■ **PROVIDED PASSAGE**:
◆ ◆ ◆ ◆

[MDEV-30411] main.explain_json_format_partitions fails on Debian armel and armhf builders with mismatches Created: 2023-01-14  Updated: 2023-10-09  Resolved: 2023-04-27

Status: Closed
Project: MariaDB Server
Component/s: Optimizer
Affects Version/s: 10.11.1
Fix Version/s: 11.1.1, 10.11.3, 11.0.2

Type: Bug Priority: Critical
Reporter: Otto Kekäläinen Assignee: Daniel Black
Resolution: Fixed Votes: 0
Labels: None

Attachments: File my_timer_cycles-default.patch     PNG File screenshot-1.png    
Issue Links:
Problem/Incident
is caused by MDEV-28926 Make ANALYZE FORMAT=JSON show time sp... Closed
Relates
relates to MDEV-30875 main.analyze_stmt_orderby/rowid_filte... Closed

 Description   

On the first ever upload of MariaDB 10.11 to Debian, I noticed that various tests that compare the JSON output from the optimizer fails with mismatches on armel and armhf builds (amd64 and arm64 pass):

Failing test(s): main.rowid_filter_innodb main.analyze_stmt_orderby main.explain_json_format_partitions main.cte_recursive main.derived_cond_pushdown main.order_by main.rowid_filter main.intersect main.except main.except_all

main.except_all                          w5 [ fail ]
        Test ended at 2023-01-12 20:20:18
 
CURRENT_TEST: main.except_all
--- /<<PKGBUILDDIR>>/mysql-test/main/except_all.result	2022-11-14 18:10:21.000000000 +0000
+++ /<<PKGBUILDDIR>>/mysql-test/main/except_all.reject	2023-01-12 20:20:18.132443098 +0000
@@ -115,13 +115,9 @@
 ANALYZE format=json select * from ((select a,b from t1) except all (select c,d from t2)) a;
 ANALYZE
 {
-  "query_optimization": {
-    "r_total_time_ms": "REPLACED"

◆ ◆ ◆ ◆

■ **DATA PROVIDED**:
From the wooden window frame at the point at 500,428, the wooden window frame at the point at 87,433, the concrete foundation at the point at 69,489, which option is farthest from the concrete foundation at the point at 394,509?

◆ ◆ ◆ ◆

■ **PROMPT 1**:
According to the MariaDB bug report, on which builds do the JSON-comparison tests pass?
■ **PROMPT 2**:
Pick up the MariaDB bug report after its last line and write what comes next.

■ **TASK OUTPUT 1**:
amd64 and arm64

■ **TASK OUTPUT 2**:
-  },
   "query_block": {
     "select_id": 1,
     "r_loops": 1,
-    "r_total_time_ms": "REPLACED",
     "nested_loop": [
       {
         "table": {
@@ -146,7 +142,6 @@
                     "query_block": {
                       "select_id": 2,
                       "r_loops": 1,
-                      "r_total_time_ms": "REPLACED",
                       "nested_loop": [
                         {
                           "table": {
@@ -169,7 +164,6 @@
                       "select_id": 3,
                       "operation": "EXCEPT",
                       "r_loops": 1,
-                      "r_total_time_ms": "REPLACED",
                       "nested_loop": [
                         {
                           "table": {
@@ -199,13 +193,9 @@
 ANALYZE format=json select * from ((select a from t1) except all (select c from t2)) a;
 ANALYZE
 {
-  "query_optimization": {
-    "r_total_time_ms": "REPLACED"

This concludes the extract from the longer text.